An Arduous Process, but Worth It

After the agreement with Con Ed was signed in 2014, River Arts immediately set to work upgrading the boilers, installing burners, building a meter room, and installing the infrastructure to connect with the new gas line. Unfortunately, Con Ed was way behind schedule. “They kept delaying when they’d get things up and running, and in the meantime we still had to pay off the loan,” says Fogle. “That’s when we hit the panic button. But NYCEEC was reasonable enough to restructure the loan so that we paid only the interest until Con Ed finally got us connected in 2016.”

Thanks to the conversion, River Arts is saving $150,000 a year in energy costs. “Which means our debt will be paid off in no time, and then we’ll book all the savings,” Fogle says. “It was an arduous process that required a very engaged and proactive board, but it was worth it in the end, thanks to NYCEEC. I refer a lot of people to them. We’re already looking at a combined heat and power [cogeneration] project, and now we know where we’ll go for financing.”

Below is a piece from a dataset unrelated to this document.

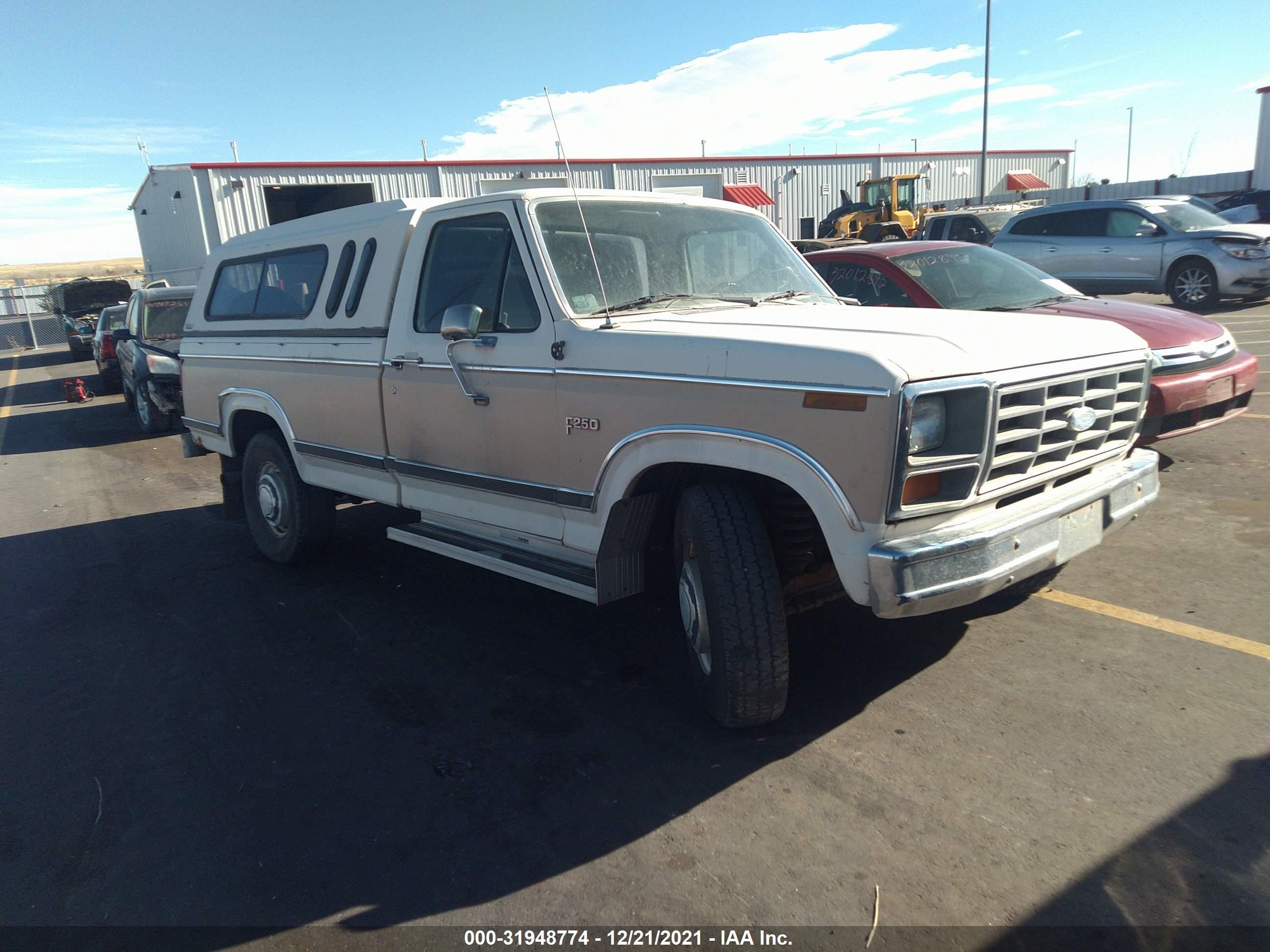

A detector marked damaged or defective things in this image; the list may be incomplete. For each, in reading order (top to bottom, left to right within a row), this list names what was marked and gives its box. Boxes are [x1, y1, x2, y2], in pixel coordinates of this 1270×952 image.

At present, there are few alternatives. Mortgage giants Fannie Mae and Freddie Mac offer green financing for apartments and co-ops, but only to borrowers who have existing mortgages with them. And banks remain reluctant to do equipment loans, either independently or by partnering with NYCEEC – “because energy-efficient projects are relatively small and don’t involve a lot money, so they just can’t be bothered,” Constable says. “We’re pretty much the only game in town. But by and large, NYCEEC is still a well kept secret, and we don’t want to be. We’re trying to get the word out to co-ops and condos that there’s a pot of money available to them.”